Elizabeth Dorothea Cole Bowen was the author of ten novels, over 100 short stories, one children’s book and countless reviews and magazine articles. She was read in volume in her lifetime; however, following her death in 1973, interest in Bowen declined. Her reputation and her place in literary history was revived in the latter part of the twentieth century following the publication of Victoria Glendinning’s biography, Elizabeth Bowen: Portrait of a Writer (1977), Hermione Lee’s Elizabeth Bowen (1981) and Andrew Bennett and Nicholas Royle’s study, Elizabeth Bowen and the Dissolution of the Novel (1995).
Bowen was born Dublin in 1899 to Anglo-Irish parents and spent the summers of her childhood at Bowen’s Court in County Cork, and her winters in the family home in Herbert Place in Dublin. In 1906 Bowen’s mother, Florence (née Colley), was advised to move away from her husband who had suffered a breakdown, so she and Bowen moved to England, settling on the south coast in Hythe. After her mother’s death in 1913, Bowen went to live with her aunt in Harpenden, Hertfordshire, and then attended Downe House, a boarding school in Kent. Bowen married Alan Cameron in 1923. He was an education administrator who, at that time, worked for Northamptonshire County Council, then in Oxford and later for the BBC (the British Broadcasting Company). When they lived in Oxford, Bowen became part of a circle which included, among others, Virginia Woolf, T. S. Eliot, Graham Greene, Rosamund Lehmann, and Rose Macaulay.
On her father’s death in 1930, Bowen inherited Bowen’s Court and then spent much of her time in both England and Ireland. She worked as an ARP (Air Raid Precaution) warden in London during the Second World War, and also provided reports to the British government on the neutrality of Ireland. After the end of the war, she travelled extensively, spending long periods in America, either working for the British Council or lecturing at a number of universities. In 1948 she was made a Companion of the British Empire and was also awarded honorary doctorates from Trinity College, Dublin and Oxford.
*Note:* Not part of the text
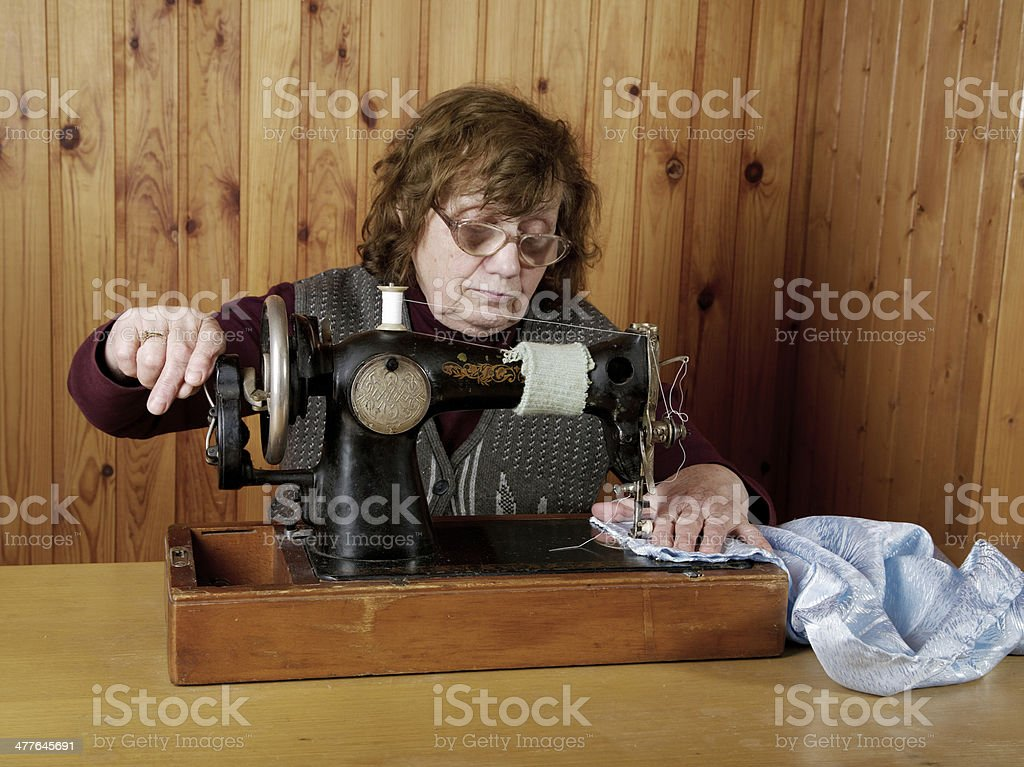 old woman sews on the sewing machine royalty-free stock photo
Although Bowen had numerous affairs throughout her married life (most notably with Humphry House, Sean O’Faolain and the Canadian diplomat Charles Ritchie), when Alan Cameron died in 1953, Bowen was grief stricken.
The bibliography on this website will help to fill the many gaps in this very brief biography which does not do justice to Elizabeth Bowen, her life and her work, but I hope it provides a small introduction to the author.